I have a job. It doesn’t pay. Actually, I have tons of jobs that don’t pay; writer, cook, cleaning lady, accountant, beekeeper, hospice volunteer, just to name a few. This is a job that just feels right.
In earlier stages of my life I took jobs I wanted, and never had to think about how bills would be paid. I was the accountant to our finances but had no input or control over the cash flow. I chose to work at the racetrack in San Fernando, Trinidad. No, let me rephrase that. I whined, cajoled and hung around until someone took pity on me. It was life altering in terms of my personal growth. I buried fears, mostly rational, and walked into those paddocks every day as the only female, the only caucasian, amid a sea of swirling horses and humanity.
Yep, that was me in 1980. Sexy in the Aerosmith T-shirt, right?
My new job is not so perilous or unusual, yet I think it will offer the same amount of self discovery. I am back to shoveling stalls, this time on a farm across town. The humans will be at work, so my few hours will be spent with five horses-currently of unknown personalities, two Vietnamese pigs who have already shown a distain for snuggling, and three inquisitive mini donkeys. .
There is no safety net this time. I look at the path I am on and remind myself of the Zen saying on my birthday collage, leap and the net will appear. Perhaps a foolhardy belief but the lunar pull of this job is too strong to ignore. I don’t know where it will lead to down the road, I just know it feels right.

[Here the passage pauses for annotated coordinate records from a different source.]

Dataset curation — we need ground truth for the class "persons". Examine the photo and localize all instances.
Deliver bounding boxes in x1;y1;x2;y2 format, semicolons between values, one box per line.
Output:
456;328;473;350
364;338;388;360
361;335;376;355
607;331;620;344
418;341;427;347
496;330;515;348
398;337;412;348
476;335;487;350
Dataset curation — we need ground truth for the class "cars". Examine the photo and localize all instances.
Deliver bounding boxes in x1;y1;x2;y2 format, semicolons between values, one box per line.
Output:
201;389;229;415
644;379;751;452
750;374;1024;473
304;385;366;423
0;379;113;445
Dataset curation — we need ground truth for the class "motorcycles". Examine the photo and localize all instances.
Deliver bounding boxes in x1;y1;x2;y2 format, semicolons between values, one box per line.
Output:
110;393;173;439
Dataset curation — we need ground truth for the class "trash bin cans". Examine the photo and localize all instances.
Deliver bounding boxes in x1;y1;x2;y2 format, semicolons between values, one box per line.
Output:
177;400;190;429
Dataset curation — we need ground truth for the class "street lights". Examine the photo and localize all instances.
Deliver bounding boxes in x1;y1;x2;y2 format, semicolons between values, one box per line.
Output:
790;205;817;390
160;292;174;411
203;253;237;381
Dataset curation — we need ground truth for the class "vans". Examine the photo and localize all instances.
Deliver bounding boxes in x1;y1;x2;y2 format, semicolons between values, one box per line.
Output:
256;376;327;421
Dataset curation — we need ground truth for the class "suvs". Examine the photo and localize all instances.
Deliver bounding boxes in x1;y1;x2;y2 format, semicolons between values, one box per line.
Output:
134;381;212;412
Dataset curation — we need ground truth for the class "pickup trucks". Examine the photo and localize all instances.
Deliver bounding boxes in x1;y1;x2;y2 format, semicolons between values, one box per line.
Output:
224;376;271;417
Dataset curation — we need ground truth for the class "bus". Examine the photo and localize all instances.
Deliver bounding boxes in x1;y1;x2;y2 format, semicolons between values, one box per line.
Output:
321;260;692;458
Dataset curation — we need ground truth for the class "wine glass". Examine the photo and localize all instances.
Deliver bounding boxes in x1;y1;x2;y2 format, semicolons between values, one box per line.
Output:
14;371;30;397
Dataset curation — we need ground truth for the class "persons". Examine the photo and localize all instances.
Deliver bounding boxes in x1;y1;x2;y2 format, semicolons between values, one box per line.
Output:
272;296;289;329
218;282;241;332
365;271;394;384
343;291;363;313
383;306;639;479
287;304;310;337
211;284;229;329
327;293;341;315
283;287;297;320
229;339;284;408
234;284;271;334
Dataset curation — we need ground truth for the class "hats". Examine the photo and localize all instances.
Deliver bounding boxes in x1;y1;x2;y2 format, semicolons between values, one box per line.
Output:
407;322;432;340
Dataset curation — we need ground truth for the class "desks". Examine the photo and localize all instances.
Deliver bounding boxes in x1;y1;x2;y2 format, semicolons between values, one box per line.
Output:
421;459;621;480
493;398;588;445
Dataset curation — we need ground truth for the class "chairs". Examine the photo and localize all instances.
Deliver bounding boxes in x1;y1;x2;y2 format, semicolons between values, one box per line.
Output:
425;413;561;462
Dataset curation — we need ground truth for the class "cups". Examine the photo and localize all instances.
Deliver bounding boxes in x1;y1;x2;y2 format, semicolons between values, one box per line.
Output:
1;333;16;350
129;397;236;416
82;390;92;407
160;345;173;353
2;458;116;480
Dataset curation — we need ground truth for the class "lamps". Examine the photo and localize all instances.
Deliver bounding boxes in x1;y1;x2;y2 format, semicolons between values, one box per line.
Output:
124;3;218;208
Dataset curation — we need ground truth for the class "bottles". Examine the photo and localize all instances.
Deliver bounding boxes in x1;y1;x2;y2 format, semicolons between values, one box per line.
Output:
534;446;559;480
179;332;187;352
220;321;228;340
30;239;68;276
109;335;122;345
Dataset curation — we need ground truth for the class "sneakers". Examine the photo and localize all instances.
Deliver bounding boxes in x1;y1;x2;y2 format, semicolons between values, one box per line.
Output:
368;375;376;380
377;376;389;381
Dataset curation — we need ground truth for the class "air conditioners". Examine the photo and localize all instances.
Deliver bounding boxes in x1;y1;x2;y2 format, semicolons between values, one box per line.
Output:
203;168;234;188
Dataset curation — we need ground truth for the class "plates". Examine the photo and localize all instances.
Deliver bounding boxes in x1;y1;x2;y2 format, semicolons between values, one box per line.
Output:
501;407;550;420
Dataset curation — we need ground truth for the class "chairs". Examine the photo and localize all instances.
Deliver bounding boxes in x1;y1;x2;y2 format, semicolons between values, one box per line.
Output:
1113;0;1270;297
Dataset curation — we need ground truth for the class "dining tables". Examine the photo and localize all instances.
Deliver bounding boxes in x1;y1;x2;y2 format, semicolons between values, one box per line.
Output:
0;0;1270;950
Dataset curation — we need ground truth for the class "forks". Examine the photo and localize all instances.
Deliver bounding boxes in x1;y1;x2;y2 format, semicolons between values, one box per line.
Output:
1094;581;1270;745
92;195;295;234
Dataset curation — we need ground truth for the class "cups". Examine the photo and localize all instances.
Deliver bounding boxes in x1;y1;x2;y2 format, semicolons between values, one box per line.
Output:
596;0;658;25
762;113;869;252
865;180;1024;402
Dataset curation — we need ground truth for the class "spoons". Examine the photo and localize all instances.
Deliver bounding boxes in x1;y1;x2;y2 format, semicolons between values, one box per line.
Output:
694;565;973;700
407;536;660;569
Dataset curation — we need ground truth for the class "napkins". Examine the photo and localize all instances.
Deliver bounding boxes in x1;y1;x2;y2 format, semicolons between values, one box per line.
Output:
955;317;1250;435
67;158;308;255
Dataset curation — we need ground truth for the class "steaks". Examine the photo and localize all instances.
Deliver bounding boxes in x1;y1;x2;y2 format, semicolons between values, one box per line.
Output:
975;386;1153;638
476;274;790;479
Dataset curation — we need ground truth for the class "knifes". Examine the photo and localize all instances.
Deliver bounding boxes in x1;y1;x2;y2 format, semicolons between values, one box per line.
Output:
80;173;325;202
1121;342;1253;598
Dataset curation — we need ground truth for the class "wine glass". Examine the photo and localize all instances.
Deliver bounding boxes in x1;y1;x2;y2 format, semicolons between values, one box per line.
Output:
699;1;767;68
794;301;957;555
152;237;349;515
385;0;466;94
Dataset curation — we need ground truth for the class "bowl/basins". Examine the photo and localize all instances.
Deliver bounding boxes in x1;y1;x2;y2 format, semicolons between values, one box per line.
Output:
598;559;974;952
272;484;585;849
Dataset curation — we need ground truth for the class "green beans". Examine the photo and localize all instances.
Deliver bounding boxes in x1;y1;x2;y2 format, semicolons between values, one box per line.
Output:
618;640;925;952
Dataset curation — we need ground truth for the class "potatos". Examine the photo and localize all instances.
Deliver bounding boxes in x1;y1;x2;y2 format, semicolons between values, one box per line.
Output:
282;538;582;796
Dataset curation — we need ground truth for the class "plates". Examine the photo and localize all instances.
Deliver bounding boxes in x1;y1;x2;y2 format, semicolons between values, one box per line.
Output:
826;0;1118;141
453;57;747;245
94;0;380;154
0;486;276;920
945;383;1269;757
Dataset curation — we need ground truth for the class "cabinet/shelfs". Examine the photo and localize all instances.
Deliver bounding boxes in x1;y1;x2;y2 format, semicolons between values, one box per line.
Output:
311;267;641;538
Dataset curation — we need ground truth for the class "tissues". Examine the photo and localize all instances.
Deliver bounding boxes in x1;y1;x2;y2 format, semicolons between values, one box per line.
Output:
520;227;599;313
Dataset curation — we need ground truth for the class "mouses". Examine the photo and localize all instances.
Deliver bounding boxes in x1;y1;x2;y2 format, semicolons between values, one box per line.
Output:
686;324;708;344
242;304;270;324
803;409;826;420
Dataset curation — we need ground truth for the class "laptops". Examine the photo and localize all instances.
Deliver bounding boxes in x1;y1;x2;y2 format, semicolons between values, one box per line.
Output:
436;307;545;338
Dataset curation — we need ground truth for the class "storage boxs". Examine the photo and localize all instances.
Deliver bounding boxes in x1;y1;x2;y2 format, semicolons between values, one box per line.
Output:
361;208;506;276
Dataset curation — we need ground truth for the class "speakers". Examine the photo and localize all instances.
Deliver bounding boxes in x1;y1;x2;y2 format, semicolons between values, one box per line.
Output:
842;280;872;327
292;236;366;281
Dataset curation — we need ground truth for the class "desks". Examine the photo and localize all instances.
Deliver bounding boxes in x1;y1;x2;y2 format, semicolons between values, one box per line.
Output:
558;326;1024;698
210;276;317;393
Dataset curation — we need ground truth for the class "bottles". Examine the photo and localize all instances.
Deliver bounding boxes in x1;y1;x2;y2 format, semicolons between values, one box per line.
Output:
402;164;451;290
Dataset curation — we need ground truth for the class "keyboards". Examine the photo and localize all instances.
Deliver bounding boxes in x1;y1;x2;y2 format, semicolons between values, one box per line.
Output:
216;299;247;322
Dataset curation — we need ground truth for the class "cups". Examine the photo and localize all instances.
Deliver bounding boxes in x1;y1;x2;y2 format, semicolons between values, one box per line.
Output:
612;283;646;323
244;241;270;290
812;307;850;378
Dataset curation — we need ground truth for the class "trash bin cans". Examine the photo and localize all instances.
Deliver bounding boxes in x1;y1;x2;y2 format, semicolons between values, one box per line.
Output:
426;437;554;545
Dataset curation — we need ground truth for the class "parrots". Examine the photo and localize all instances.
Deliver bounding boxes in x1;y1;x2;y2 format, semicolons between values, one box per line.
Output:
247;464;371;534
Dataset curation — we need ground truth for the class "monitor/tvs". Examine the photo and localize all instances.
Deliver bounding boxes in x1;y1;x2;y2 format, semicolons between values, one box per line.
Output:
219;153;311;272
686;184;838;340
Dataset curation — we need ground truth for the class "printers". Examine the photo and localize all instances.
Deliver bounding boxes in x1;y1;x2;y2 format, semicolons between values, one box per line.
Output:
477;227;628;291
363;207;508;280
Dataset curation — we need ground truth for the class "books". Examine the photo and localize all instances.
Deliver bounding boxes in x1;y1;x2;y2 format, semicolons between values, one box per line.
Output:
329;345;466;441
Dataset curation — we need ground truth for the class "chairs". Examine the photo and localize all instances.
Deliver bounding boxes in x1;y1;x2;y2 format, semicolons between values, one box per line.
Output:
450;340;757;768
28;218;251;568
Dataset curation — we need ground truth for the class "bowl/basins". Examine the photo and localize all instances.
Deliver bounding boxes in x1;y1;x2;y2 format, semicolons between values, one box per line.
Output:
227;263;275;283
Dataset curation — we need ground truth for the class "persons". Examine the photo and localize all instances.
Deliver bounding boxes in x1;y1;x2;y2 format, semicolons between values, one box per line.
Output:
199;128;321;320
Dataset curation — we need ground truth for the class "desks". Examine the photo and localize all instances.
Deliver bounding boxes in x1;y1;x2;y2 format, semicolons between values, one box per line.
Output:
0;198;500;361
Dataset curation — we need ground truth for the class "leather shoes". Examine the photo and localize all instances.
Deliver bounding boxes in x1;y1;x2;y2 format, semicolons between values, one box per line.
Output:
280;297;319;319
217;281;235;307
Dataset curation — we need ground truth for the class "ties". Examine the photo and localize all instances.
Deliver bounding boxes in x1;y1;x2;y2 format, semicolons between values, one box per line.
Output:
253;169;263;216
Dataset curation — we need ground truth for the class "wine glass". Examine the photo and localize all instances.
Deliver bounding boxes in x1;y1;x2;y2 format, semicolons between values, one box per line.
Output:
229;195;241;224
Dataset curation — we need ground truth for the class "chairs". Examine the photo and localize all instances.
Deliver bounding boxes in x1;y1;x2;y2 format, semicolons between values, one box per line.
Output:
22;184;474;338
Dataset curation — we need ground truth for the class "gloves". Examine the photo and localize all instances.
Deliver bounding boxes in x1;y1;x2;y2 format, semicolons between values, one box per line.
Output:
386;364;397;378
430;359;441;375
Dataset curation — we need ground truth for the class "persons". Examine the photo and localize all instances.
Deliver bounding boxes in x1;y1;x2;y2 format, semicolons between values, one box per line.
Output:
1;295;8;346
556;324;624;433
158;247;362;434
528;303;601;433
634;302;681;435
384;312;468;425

For years when we owned the farm, my greatest joy was to get everyone off to school or work and settle in at the barn with the radio on NPR and steaming cup of coffee. My barn was always cleaner than my house, cleaner than most people’s houses in fact. There is something beyond the aerobic exercise in slinging shit into a wheelbarrow. Your mind is totally freed from the activity your body is engaged in. I am looking forward to those morning meditations and promise to introduce you to my new “kids.”